Assessing the Hardness of Quenched Medium Steel Using an Ultrasonic Nondestructive Method

1Department of Mechanical & Automation Engineering, Kao Yuan University, Kaohsiung 821, Taiwan
2Department of Applied Geoinformatics, Chia Nan University of Pharmacy & Science, Tainan 717, Taiwan

Received 23 September 2014; Accepted 24 November 2014

Academic Editor: Fernando Lusquiños

Copyright © 2015 Shao-Yi Hsia and Yu-Tuan Chou. This is an open access article distributed under the Creative Commons Attribution License, which permits unrestricted use, distribution, and reproduction in any medium, provided the original work is properly cited.

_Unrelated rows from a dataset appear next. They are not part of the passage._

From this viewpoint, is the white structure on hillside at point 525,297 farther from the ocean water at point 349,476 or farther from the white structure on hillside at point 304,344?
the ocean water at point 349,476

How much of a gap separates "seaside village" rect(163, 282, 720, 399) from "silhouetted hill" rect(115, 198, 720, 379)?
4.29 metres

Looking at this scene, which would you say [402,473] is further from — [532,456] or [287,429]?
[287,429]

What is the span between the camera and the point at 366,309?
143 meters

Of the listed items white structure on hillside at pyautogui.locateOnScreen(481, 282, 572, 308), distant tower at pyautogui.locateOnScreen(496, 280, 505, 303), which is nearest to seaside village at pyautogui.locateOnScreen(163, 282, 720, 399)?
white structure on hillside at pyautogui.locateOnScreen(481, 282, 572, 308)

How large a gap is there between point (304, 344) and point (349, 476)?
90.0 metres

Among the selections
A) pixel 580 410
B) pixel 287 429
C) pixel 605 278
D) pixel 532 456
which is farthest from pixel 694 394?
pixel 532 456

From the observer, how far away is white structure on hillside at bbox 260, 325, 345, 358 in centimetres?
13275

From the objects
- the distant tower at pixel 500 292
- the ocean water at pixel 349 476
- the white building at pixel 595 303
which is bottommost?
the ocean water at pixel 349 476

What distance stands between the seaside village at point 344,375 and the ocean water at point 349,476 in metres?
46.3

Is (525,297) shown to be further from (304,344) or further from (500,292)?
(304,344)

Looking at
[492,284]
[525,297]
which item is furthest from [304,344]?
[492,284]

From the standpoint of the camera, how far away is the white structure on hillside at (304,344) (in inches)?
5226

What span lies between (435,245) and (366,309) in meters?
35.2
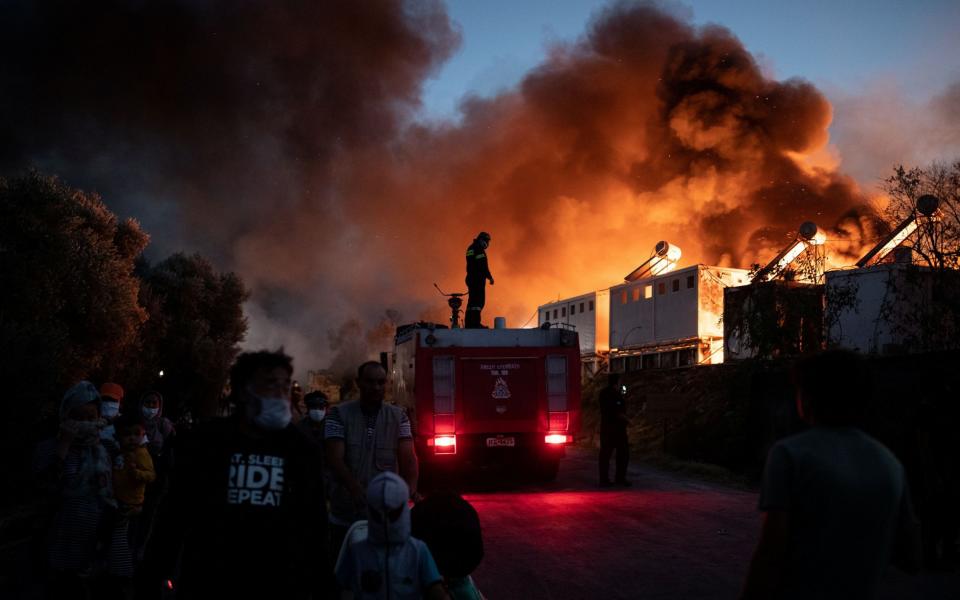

Developing new materials or improving their heat treatment techniques is key to industrial upgrades for increasing fastener product quality. Nowadays, high tensile strength bolts are heat-treated to achieve desired mechanical properties such as hardness, strength, toughness, and resistance to fatigue and wear. Ultrasound detection is one widely used nondestructive inspection technique. Based on the characteristics of wave transmission, the refraction, diffraction, and scattering of ultrasound wave velocity and attenuation in a material are governed by its grain boundary characteristics. In this study, C1045 middle carbon steel was heat-treated at various temperatures and then water-quenched, and the relationships among grain size, ultrasonic velocity, attenuation, and material hardness were then determined using two ultrasound sources. Our experimental results show that a smaller average grain size as well as higher hardness can be obtained from higher quenching temperatures. Faster acoustic velocities and slower attenuation coefficients are caused by higher material hardness. A scattering effect is more obvious for higher transducer frequencies. Our results demonstrate another nondestructive test that can assess the quenching process in the fastener industry.